-- WHAT TO WORK ON --
From first line to last, give the material again unchanged.

-- INPUT --
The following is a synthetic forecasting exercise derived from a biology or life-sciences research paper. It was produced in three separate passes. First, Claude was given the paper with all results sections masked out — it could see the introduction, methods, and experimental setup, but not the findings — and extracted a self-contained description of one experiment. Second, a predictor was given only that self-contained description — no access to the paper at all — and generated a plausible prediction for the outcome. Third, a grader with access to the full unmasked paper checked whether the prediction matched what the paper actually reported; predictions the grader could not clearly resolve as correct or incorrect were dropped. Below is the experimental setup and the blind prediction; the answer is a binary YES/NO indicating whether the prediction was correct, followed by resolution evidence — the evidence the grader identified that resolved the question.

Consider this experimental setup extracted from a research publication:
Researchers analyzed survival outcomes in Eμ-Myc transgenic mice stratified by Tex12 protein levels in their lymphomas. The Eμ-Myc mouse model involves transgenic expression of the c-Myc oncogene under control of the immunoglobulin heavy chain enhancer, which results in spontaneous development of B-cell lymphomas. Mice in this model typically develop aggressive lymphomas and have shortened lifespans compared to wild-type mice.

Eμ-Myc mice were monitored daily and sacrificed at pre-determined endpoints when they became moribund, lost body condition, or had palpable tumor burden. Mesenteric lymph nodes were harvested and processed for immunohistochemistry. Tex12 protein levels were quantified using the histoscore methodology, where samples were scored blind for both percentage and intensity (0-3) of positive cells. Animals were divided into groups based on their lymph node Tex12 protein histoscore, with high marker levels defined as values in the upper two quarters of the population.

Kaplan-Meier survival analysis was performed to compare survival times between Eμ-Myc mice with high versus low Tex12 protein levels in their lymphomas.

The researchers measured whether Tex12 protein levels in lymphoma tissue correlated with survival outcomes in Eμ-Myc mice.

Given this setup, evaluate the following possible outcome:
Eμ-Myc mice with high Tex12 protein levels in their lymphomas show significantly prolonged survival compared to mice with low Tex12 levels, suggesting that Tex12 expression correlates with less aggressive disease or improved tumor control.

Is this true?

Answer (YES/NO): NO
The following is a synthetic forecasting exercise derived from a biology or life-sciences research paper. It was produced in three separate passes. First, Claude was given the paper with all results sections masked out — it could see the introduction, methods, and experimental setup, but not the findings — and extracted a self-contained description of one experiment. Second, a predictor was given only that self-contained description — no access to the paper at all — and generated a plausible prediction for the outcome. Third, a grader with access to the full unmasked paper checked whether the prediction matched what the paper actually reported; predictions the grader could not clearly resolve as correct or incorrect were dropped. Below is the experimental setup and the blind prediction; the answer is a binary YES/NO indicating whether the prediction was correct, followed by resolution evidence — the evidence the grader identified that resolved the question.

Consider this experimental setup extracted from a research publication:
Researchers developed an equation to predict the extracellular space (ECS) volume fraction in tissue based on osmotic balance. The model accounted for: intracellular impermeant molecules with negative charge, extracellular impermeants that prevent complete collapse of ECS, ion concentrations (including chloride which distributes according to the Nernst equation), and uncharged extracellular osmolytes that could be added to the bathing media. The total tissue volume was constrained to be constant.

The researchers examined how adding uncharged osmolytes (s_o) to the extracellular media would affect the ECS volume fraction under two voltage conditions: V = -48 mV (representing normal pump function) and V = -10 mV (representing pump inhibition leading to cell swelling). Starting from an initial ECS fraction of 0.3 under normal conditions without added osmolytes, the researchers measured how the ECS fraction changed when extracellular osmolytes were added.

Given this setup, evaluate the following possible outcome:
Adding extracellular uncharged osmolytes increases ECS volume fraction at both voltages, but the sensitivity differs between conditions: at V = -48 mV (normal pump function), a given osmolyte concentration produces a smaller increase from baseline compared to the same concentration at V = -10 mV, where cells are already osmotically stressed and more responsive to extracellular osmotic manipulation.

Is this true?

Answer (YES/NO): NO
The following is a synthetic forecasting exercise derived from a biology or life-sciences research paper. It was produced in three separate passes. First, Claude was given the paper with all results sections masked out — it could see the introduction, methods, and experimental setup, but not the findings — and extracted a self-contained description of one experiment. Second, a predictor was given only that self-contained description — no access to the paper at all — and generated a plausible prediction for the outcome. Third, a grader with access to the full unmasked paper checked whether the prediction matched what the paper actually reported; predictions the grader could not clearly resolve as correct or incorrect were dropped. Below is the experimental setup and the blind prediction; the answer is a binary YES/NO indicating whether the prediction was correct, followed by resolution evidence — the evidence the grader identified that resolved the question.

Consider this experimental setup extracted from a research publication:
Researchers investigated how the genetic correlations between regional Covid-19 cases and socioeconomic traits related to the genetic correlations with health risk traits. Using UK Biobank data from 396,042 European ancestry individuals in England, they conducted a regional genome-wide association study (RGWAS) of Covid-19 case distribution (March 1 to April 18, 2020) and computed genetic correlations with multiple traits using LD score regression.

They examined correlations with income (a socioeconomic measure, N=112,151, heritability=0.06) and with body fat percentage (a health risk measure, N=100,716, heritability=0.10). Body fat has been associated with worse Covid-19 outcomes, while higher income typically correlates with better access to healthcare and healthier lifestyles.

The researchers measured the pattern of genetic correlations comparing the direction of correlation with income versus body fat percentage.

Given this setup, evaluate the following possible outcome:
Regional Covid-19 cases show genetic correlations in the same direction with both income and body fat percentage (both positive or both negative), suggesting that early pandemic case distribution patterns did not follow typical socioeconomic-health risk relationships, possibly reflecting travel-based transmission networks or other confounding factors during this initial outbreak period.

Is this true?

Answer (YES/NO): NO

-- SOLUTION FOR THIS PROBLEM --
The following is a synthetic forecasting exercise derived from a biology or life-sciences research paper. It was produced in three separate passes. First, Claude was given the paper with all results sections masked out — it could see the introduction, methods, and experimental setup, but not the findings — and extracted a self-contained description of one experiment. Second, a predictor was given only that self-contained description — no access to the paper at all — and generated a plausible prediction for the outcome. Third, a grader with access to the full unmasked paper checked whether the prediction matched what the paper actually reported; predictions the grader could not clearly resolve as correct or incorrect were dropped. Below is the experimental setup and the blind prediction; the answer is a binary YES/NO indicating whether the prediction was correct, followed by resolution evidence — the evidence the grader identified that resolved the question.

Consider this experimental setup extracted from a research publication:
Researchers analyzed survival outcomes in Eμ-Myc transgenic mice stratified by Tex12 protein levels in their lymphomas. The Eμ-Myc mouse model involves transgenic expression of the c-Myc oncogene under control of the immunoglobulin heavy chain enhancer, which results in spontaneous development of B-cell lymphomas. Mice in this model typically develop aggressive lymphomas and have shortened lifespans compared to wild-type mice.

Eμ-Myc mice were monitored daily and sacrificed at pre-determined endpoints when they became moribund, lost body condition, or had palpable tumor burden. Mesenteric lymph nodes were harvested and processed for immunohistochemistry. Tex12 protein levels were quantified using the histoscore methodology, where samples were scored blind for both percentage and intensity (0-3) of positive cells. Animals were divided into groups based on their lymph node Tex12 protein histoscore, with high marker levels defined as values in the upper two quarters of the population.

Kaplan-Meier survival analysis was performed to compare survival times between Eμ-Myc mice with high versus low Tex12 protein levels in their lymphomas.

The researchers measured whether Tex12 protein levels in lymphoma tissue correlated with survival outcomes in Eμ-Myc mice.

Given this setup, evaluate the following possible outcome:
Eμ-Myc mice with high Tex12 protein levels in their lymphomas show significantly prolonged survival compared to mice with low Tex12 levels, suggesting that Tex12 expression correlates with less aggressive disease or improved tumor control.

Is this true?

Answer (YES/NO): NO
The following is a synthetic forecasting exercise derived from a biology or life-sciences research paper. It was produced in three separate passes. First, Claude was given the paper with all results sections masked out — it could see the introduction, methods, and experimental setup, but not the findings — and extracted a self-contained description of one experiment. Second, a predictor was given only that self-contained description — no access to the paper at all — and generated a plausible prediction for the outcome. Third, a grader with access to the full unmasked paper checked whether the prediction matched what the paper actually reported; predictions the grader could not clearly resolve as correct or incorrect were dropped. Below is the experimental setup and the blind prediction; the answer is a binary YES/NO indicating whether the prediction was correct, followed by resolution evidence — the evidence the grader identified that resolved the question.

Consider this experimental setup extracted from a research publication:
Researchers developed an equation to predict the extracellular space (ECS) volume fraction in tissue based on osmotic balance. The model accounted for: intracellular impermeant molecules with negative charge, extracellular impermeants that prevent complete collapse of ECS, ion concentrations (including chloride which distributes according to the Nernst equation), and uncharged extracellular osmolytes that could be added to the bathing media. The total tissue volume was constrained to be constant.

The researchers examined how adding uncharged osmolytes (s_o) to the extracellular media would affect the ECS volume fraction under two voltage conditions: V = -48 mV (representing normal pump function) and V = -10 mV (representing pump inhibition leading to cell swelling). Starting from an initial ECS fraction of 0.3 under normal conditions without added osmolytes, the researchers measured how the ECS fraction changed when extracellular osmolytes were added.

Given this setup, evaluate the following possible outcome:
Adding extracellular uncharged osmolytes increases ECS volume fraction at both voltages, but the sensitivity differs between conditions: at V = -48 mV (normal pump function), a given osmolyte concentration produces a smaller increase from baseline compared to the same concentration at V = -10 mV, where cells are already osmotically stressed and more responsive to extracellular osmotic manipulation.

Is this true?

Answer (YES/NO): NO
The following is a synthetic forecasting exercise derived from a biology or life-sciences research paper. It was produced in three separate passes. First, Claude was given the paper with all results sections masked out — it could see the introduction, methods, and experimental setup, but not the findings — and extracted a self-contained description of one experiment. Second, a predictor was given only that self-contained description — no access to the paper at all — and generated a plausible prediction for the outcome. Third, a grader with access to the full unmasked paper checked whether the prediction matched what the paper actually reported; predictions the grader could not clearly resolve as correct or incorrect were dropped. Below is the experimental setup and the blind prediction; the answer is a binary YES/NO indicating whether the prediction was correct, followed by resolution evidence — the evidence the grader identified that resolved the question.

Consider this experimental setup extracted from a research publication:
Researchers investigated how the genetic correlations between regional Covid-19 cases and socioeconomic traits related to the genetic correlations with health risk traits. Using UK Biobank data from 396,042 European ancestry individuals in England, they conducted a regional genome-wide association study (RGWAS) of Covid-19 case distribution (March 1 to April 18, 2020) and computed genetic correlations with multiple traits using LD score regression.

They examined correlations with income (a socioeconomic measure, N=112,151, heritability=0.06) and with body fat percentage (a health risk measure, N=100,716, heritability=0.10). Body fat has been associated with worse Covid-19 outcomes, while higher income typically correlates with better access to healthcare and healthier lifestyles.

The researchers measured the pattern of genetic correlations comparing the direction of correlation with income versus body fat percentage.

Given this setup, evaluate the following possible outcome:
Regional Covid-19 cases show genetic correlations in the same direction with both income and body fat percentage (both positive or both negative), suggesting that early pandemic case distribution patterns did not follow typical socioeconomic-health risk relationships, possibly reflecting travel-based transmission networks or other confounding factors during this initial outbreak period.

Is this true?

Answer (YES/NO): NO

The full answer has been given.